Book Read Free

Dark Sacred Night

Page 19

by Michael Connelly


  Ballard was put on hold. While she waited, Herrera came over, having just run Prada’s name through the MDT terminal in her patrol car.

  “Can you talk?”

  “While I’m on hold. Anything?”

  “Just some TVs back in New Jersey and New York. Nothing serious.”

  Traffic violations. Ballard knew they would not help her get a search warrant approval from the judge.

  “Okay,” she said. “I still need you to stick around if I get this. Can you find out if there’s an on-site manager?”

  “Roger that,” Herrera said.

  She headed off just as Wickwire came back on the line.

  “Now, what do we have here, Renée?”

  “This is a missing persons case but I think there’s foul play involved and need to get into the missing man’s condominium and the common areas of the building. It’s complicated because a person of interest in the disappearance is the missing man’s roommate.”
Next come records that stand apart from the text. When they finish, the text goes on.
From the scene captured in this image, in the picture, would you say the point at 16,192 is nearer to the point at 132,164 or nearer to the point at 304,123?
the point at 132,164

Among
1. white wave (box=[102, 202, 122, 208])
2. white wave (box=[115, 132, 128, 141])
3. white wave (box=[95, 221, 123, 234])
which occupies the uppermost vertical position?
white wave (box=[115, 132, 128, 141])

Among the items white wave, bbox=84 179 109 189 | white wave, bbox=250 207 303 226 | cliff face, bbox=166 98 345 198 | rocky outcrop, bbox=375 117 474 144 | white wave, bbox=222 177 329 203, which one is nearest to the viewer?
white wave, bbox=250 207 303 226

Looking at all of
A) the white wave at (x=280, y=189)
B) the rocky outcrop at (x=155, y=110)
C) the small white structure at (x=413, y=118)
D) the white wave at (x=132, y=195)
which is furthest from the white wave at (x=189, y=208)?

  “Are they a couple or just roommates?”

  “Just roommates. Separate bedrooms.”

  “Okay. Tell me what you got.”

  Ballard recounted her investigation, putting the facts in an order that would intrigue the judge and build toward a conclusion of probable cause. She said Jacob Cady had now been missing for forty-eight hours and was not responding to any communication, ranging from his cell phone to his business website. She told the judge that the man living in Cady’s condo had given a false name but left out Prada’s explanation that he was in the process of legally changing it. She said Prada had expressed a reluctance to cooperate, leaving out that he had been awakened by her at one a.m.

  Lastly, she mentioned the rug and her suspicion that it had been moved to cover up something.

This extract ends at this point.